Moscow, Russia – President Vladimir Putin signed a law this month granting two and a half acres of land to any Russian citizen who wants it.
“We’ve been blessed!” said a Russian official. “So here’s some free land. No, it’s not a trick. Take some free- trust me, brother, it’s not a trick. Here’s the contract, it’s very simple, you- no, there is no catch. Work the land for five years and it’s yours. No, it’s not full of land mines or radioactive bears. Take the land, please, and- take it or we’ll kill you. That’s better.”
“Oh no, we’d never do that,” said a Congressman. “Unless it’s to give away land to a company that’s reached the Angel tier of ‘donations.’ And yes, donations should be in massive air quotes. I mean, like, seventy five foot tall air quotes. In bold.
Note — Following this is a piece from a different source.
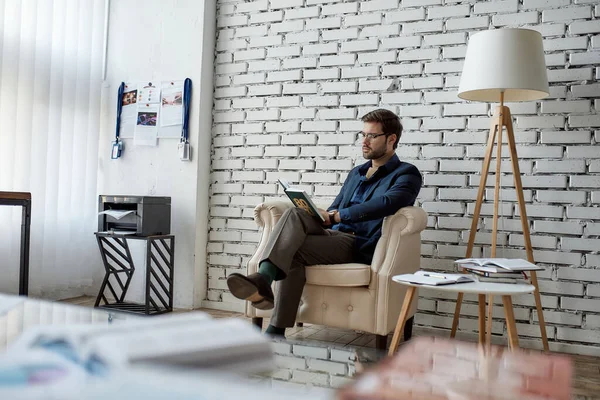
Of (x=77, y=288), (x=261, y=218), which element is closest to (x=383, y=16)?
(x=261, y=218)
Vibrating so it makes a sound that you can’t help but to look up and wonder, ‘how is it making that sound?’ sort of sound. Anyway, thank you for your support.”
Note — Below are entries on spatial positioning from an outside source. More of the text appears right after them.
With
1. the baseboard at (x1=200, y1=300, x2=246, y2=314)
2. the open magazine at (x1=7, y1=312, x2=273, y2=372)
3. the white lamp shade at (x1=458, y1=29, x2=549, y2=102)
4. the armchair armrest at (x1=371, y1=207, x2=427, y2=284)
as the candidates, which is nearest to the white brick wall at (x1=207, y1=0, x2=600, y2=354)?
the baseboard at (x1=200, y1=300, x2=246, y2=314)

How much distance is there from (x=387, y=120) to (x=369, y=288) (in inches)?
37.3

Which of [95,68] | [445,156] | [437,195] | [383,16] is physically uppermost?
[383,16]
Russia is also considering “giving back the remains or ashes of the millions of political dissidents killed in the past six years”, “opening up a few Wawas” and “seeing if this whole ‘being nice’ thing could be used for evil.”
“And that’s why I’m voting for the Socialist!” said a voter. “Because he promised to give us all land! What? Where? Oh no. No, no, no. Jesus, no!” She fell to the ground and screamed, “what have I done? Dear God, what have I done?”